→ EXTRACT TO READ:
— BEGIN —
Brattleboro Selectboard will discuss the proposal for an RFP and its implementation at a special meeting on Aug. 6

BRATTLEBORO—A proposal to review how the town provides community safety will go before the Selectboard at a special meeting on Thursday, Aug. 6.

The request for proposals (RFP) is designed to create a deep, community-led assessment of safety in town. Once approved, the RFP would seek and fund proposals from facilitators who would design and shepherd this review.

According to the document created by a group of citizens and submitted to the town on Aug. 3, the review will dive into how the municipality uses its resources to fund public safety and if it can provide overall community wellness and safety more equitably.

In an email to The Commons, the group describes itself as “a conglomerate of Brattleboro community members, activists, and social justice organization leaders who have been harmed and/or whose families and friends have been harmed by current systems of public safety (such as, but not only, policing, criminalization, and emergency response).”

“We come from a variety of systematically marginalized perspectives: Black, indigenous, people of color; people with mental health needs; socioeconomically disadvantaged; LGBTQ+ identifying; and more.”

According to the proposed RFP, the assessment will begin with looking at the Police Department and municipal support for nonprofit organizations and social service agencies, as well as identifying any unmet needs.
— END —
→ EXTRACTED INFORMATION:
— BEGIN —
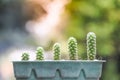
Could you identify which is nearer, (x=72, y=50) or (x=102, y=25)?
(x=72, y=50)

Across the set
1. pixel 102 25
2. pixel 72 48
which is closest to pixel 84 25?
pixel 102 25

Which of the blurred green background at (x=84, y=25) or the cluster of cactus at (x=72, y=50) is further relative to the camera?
the blurred green background at (x=84, y=25)

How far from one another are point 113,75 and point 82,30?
53 cm

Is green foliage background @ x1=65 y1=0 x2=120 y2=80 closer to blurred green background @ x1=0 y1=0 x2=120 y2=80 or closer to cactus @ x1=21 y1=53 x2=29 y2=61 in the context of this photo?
blurred green background @ x1=0 y1=0 x2=120 y2=80

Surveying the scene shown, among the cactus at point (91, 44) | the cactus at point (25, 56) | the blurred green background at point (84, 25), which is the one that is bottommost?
the cactus at point (25, 56)

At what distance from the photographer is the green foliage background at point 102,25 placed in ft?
17.2

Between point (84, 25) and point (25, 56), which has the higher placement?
point (84, 25)

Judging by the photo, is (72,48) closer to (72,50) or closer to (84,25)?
(72,50)

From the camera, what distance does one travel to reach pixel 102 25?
17.2 feet

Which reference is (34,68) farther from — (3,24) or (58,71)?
(3,24)

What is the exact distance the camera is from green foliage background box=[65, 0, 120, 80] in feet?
17.2

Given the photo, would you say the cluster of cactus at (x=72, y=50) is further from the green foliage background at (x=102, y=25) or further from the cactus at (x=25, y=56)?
the green foliage background at (x=102, y=25)

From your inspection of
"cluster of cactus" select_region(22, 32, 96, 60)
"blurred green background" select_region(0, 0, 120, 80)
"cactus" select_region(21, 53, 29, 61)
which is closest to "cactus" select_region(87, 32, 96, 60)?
"cluster of cactus" select_region(22, 32, 96, 60)

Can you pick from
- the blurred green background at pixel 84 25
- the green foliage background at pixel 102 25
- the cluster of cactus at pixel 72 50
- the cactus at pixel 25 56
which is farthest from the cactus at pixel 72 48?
the green foliage background at pixel 102 25
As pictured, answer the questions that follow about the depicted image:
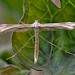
— END —
→ OBJECTIVE: According to the article on Brattleboro's community safety review, on what date did the group of citizens submit its document to the town? Nothing in the listing is needed here.

→ FINISHED TASK: Aug. 3